Federal Reserve Chairman Alan Greenspan said yesterday that higher oil prices have had a "noticeable" effect on the U.S. economy this year but are not likely to cause serious damage unless they move significantly higher.
Greenspan's comments in a speech here addressed worries that the world may soon run out of oil, or that high oil prices might cause a replay of the double-digit inflation and interest rates that plagued the economy in the 1970s and early 1980s.
On the contrary, in Greenspan's upbeat long view, new technologies, higher oil prices and market forces will cause the world to become less oil-dependent over time. He described the inevitable transition to new energy sources as comparable to previous ones in which oil displaced coal, and coal displaced wood long before the supply of either ran out.
Meanwhile, however, there is growing concern among economists, on Wall Street, and even within the Fed, that sustained high oil prices are starting to slow U.S. and global economic growth, raising the risk of recession. Even short of that, high oil prices could drag growth to a sluggish pace that creates few new jobs, squeezes corporate profits and depresses stock prices in the much nearer term, some analysts say.
Growth in the United States, Europe and Japan combined is projected to slow early next year to a 1.5 percent annual rate, "a stall speed that could easily give way to outright recession," Stephen S. Roach, chief economist for Morgan Stanley, said in a recent analysis.
Oil prices above $50 a barrel "highlight stagflationary risks to our current forecast," the Goldman Sachs economics team said a few weeks ago, warning of the possible combination of stagnating growth and rising inflation. Benchmark U.S. crude oil for November delivery closed yesterday at $54.93 a barrel on the New York Mercantile Exchange.
────────
> **REQUEST**
Reproduce the passage of the oil-price article from "Oil prices above" to "York Mercantile Exchange." word for word.

> **EXTRACTED ENTRIES**
────────
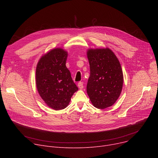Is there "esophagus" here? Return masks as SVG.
<instances>
[{
  "instance_id": "esophagus-1",
  "label": "esophagus",
  "mask_w": 158,
  "mask_h": 158,
  "mask_svg": "<svg viewBox=\"0 0 158 158\" xmlns=\"http://www.w3.org/2000/svg\"><path fill=\"white\" fill-rule=\"evenodd\" d=\"M77 86H78L79 88L82 89V88H83V87H84V86H83V82H79V83H78Z\"/></svg>"
}]
</instances>
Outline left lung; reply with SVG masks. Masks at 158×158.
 <instances>
[{"label": "left lung", "mask_w": 158, "mask_h": 158, "mask_svg": "<svg viewBox=\"0 0 158 158\" xmlns=\"http://www.w3.org/2000/svg\"><path fill=\"white\" fill-rule=\"evenodd\" d=\"M87 57L90 76L87 94L94 107L105 109L114 104L123 86V72L120 63L111 49H88Z\"/></svg>", "instance_id": "8db88e82"}]
</instances>
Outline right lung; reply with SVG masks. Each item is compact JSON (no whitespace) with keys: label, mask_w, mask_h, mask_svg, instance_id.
<instances>
[{"label":"right lung","mask_w":158,"mask_h":158,"mask_svg":"<svg viewBox=\"0 0 158 158\" xmlns=\"http://www.w3.org/2000/svg\"><path fill=\"white\" fill-rule=\"evenodd\" d=\"M68 53L61 48H54L39 60L36 70L38 92L45 104L54 110L67 107L78 90L66 61Z\"/></svg>","instance_id":"1"}]
</instances>
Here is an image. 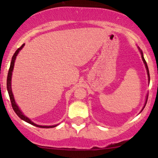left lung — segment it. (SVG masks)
I'll list each match as a JSON object with an SVG mask.
<instances>
[{
	"label": "left lung",
	"instance_id": "1",
	"mask_svg": "<svg viewBox=\"0 0 158 158\" xmlns=\"http://www.w3.org/2000/svg\"><path fill=\"white\" fill-rule=\"evenodd\" d=\"M141 55H142V59H143V62H144L145 65H146V70H147V73H148V81H150L149 71H148V65H147V63H146V60H145L144 57H143V52H142V51H141ZM147 99H148V98H146V102H147ZM146 103H145V106H144V107H143V108H145V106H146Z\"/></svg>",
	"mask_w": 158,
	"mask_h": 158
}]
</instances>
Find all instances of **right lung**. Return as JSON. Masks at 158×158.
I'll return each mask as SVG.
<instances>
[{
  "mask_svg": "<svg viewBox=\"0 0 158 158\" xmlns=\"http://www.w3.org/2000/svg\"><path fill=\"white\" fill-rule=\"evenodd\" d=\"M24 44L21 45L19 48H18V50H16L14 55L12 56V61H11V64H10V69H9V72H8V75H7V80H6V88L7 90H8V94L9 96H10V99L11 101V104H12V107L13 108L14 111L15 112V114H17L18 116L21 118V119H23V121L25 122L30 123V124L32 125V126H35L36 127H39V128H53V127H56L57 125H55V126H39V125H36L34 123H32L30 119L27 118V117H25L24 115L22 114V112L20 110V109L19 108V107L17 106V105L15 104V99H14V97H13V94H12V88H11V79H12V70H13V68H14V63H15V58L17 56L18 53H19V50H21L22 48L23 47Z\"/></svg>",
  "mask_w": 158,
  "mask_h": 158,
  "instance_id": "1",
  "label": "right lung"
}]
</instances>
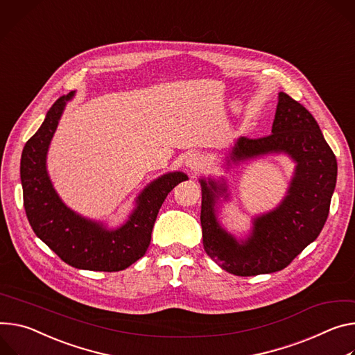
────────
> **TASK SOLUTION**
Oil prices above $50 a barrel "highlight stagflationary risks to our current forecast," the Goldman Sachs economics team said a few weeks ago, warning of the possible combination of stagnating growth and rising inflation. Benchmark U.S. crude oil for November delivery closed yesterday at $54.93 a barrel on the New York Mercantile Exchange.